Suppose the sprinter continues to run at 6m/s until the end pf the race. After crossing the finish line the sprinter decelerates at 2m/s^2.a) how long it takes her to stop b) how far does the sprinter travel while stopping?

vf^2=vi^2+2ad

0=6^2+2*(-2)d
solve for distance d.

how long?
avg speed * time= distance
3 m/s * time=d
time= d/3

Reason for 3 m/s

average speed = (6+0)/2

which is 3

To find the answers to the given questions, we need to use the equations of motion.

Let's start by answering part (a) of the question: How long does it take for the sprinter to stop?

Given:
Initial velocity, u = 6 m/s
Deceleration, a = -2 m/s^2 (negative sign indicates deceleration)
Final velocity, v = 0 m/s (since the sprinter stops)

We can use the formula for acceleration:

v = u + at

Rearranging the formula and solving for time (t):

t = (v - u) / a

Substituting the given values:

t = (0 - 6) / (-2)
t = 6 / 2
t = 3 seconds

Therefore, it takes 3 seconds for the sprinter to stop.

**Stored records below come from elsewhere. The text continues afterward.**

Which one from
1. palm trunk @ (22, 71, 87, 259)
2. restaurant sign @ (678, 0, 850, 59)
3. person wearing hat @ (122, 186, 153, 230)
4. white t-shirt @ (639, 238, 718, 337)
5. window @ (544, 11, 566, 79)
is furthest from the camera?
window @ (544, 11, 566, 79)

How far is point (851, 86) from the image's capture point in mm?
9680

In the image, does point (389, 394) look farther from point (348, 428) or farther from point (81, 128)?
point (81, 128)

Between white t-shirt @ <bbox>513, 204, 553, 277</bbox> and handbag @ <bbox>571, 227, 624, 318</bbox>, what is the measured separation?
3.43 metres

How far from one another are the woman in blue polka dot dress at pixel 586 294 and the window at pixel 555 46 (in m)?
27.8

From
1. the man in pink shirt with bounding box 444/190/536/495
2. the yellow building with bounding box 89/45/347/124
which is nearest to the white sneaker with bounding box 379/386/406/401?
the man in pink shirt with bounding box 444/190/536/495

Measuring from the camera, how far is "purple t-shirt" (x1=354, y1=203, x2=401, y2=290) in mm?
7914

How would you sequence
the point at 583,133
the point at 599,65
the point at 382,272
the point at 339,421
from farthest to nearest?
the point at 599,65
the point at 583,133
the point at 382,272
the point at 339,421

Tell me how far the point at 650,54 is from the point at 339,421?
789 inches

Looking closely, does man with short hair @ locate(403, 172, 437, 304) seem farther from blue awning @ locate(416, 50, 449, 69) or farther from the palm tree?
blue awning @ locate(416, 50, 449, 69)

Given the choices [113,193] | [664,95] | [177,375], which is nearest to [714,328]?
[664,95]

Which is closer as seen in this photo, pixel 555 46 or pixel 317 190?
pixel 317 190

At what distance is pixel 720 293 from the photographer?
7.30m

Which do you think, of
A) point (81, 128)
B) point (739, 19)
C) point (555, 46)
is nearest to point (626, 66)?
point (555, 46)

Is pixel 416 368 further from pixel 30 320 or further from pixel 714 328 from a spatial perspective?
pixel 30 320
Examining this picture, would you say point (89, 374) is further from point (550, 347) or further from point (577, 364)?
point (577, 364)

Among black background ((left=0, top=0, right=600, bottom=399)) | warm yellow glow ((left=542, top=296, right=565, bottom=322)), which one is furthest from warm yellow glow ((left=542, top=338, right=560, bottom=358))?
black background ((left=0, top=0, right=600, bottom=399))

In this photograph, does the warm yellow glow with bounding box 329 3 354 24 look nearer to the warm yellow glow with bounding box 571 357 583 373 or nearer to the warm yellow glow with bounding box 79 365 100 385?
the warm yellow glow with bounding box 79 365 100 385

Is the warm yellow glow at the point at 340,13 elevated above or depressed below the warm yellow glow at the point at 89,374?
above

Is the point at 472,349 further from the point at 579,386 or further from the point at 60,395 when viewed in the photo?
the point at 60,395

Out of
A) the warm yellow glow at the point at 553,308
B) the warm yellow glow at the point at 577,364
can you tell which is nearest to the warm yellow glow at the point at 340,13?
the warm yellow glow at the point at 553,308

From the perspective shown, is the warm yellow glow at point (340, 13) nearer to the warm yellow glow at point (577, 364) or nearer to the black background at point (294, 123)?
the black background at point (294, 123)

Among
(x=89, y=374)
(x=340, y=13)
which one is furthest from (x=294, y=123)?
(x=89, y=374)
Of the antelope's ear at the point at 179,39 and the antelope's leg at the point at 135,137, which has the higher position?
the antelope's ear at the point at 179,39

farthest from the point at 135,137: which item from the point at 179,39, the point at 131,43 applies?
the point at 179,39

Now let's move on to part (b) of the question: How far does the sprinter travel while stopping?

To find the distance traveled, we can use the formula:

s = ut + (1/2)at^2

Given that the initial velocity u = 6 m/s, the time taken t = 3 seconds, and the deceleration a = -2 m/s^2, we can substitute these values into the formula:

s = (6)(3) + (1/2)(-2)(3)^2
s = 18 - 9
s = 9 meters

Therefore, the sprinter travels a distance of 9 meters while stopping.

In summary:
(a) It takes 3 seconds for the sprinter to stop.
(b) The sprinter travels a distance of 9 meters while stopping.